A major component of sustainability is the measurement of GHG emissions from your operations
(Vocus) September 15, 2010
AIAG, a not-for-profit, member-supported organization that brings companies and their suppliers together to work collaboratively on projects that impact supply chain efficiency, product quality, corporate reputation and a host of other issues, is hosting a Greenhouse Gas (GHG) Emission Inventory Guideline symposium at the Management Education Center in Troy, Mich., on Tues., Sept. 28, 2010 from 9 a.m. to 4 p.m. The seminar is open to all interested companies. Registration information is available at http://www.aiag.org.
“A major component of sustainability is the measurement of GHG emissions from your operations” said J. Scot Sharland, AIAG executive director. “Our symposium will help companies understand how this shift from mass production to lean production and now to sustainable production involves GHG emission estimation. It will provide attendees with insights into the strategies and tools for collecting emissions data, and highlight best practices developed by global leaders in the field.”
Presenters at the symposium include representatives from AIAG, General Motors Company, Ford Motor Company, Honda of America Manufacturing, TRW Automotive, GZA GeoEnvironmental, Inc., and the World Resources Institute.
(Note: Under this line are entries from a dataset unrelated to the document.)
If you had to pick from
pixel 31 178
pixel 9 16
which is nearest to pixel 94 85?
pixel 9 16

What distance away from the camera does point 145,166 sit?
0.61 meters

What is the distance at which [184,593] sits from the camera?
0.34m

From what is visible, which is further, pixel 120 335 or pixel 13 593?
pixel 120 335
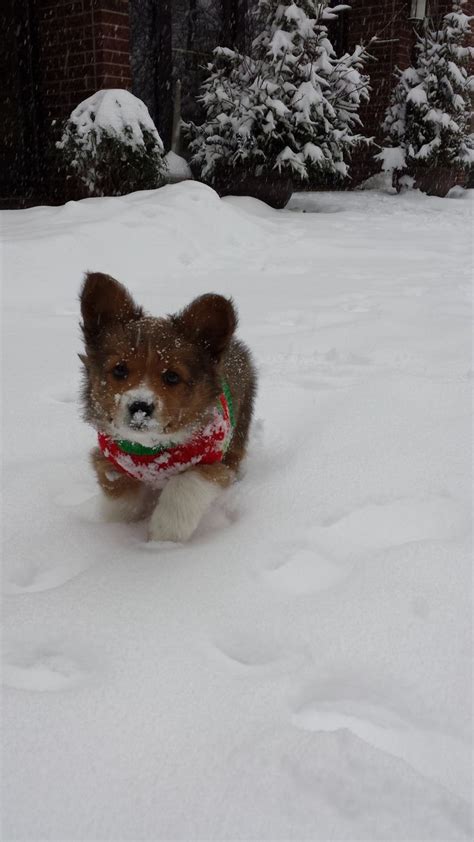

Under current federal law, entities that annually generate or emit at least 25,000 metric tons of carbon dioxide equivalents, which includes gases such as methane, nitrous oxide or several fluorinated gases, must measure and report their emissions to the EPA or face fines of up to $37,500 per day for each violation.
The reporting threshold is equivalent to the annual GHG emissions from approximately 4,600 passenger vehicles. Entities covered under the new rules include fossil fuel-fired power plants, landfills, fuel production facilities, chemical plants, steel and aluminum works, cement factories and large livestock operations. Data collection for motor vehicle and engine manufacturers begins in 2011.
AIAG was founded in 1982 by General Motors, Ford Motor Company and Chrysler Corp. to develop and share best practices to create a leaner, more efficient supply base. Since then, AIAG has grown and evolved to address increasingly complex global supply chain, manufacturing and quality issues, and now has tools and processes that can help diverse industries improve their performance, by protecting and enhancing corporate reputations, rooting out waste and inefficiency, uncovering cost savings and improving quality.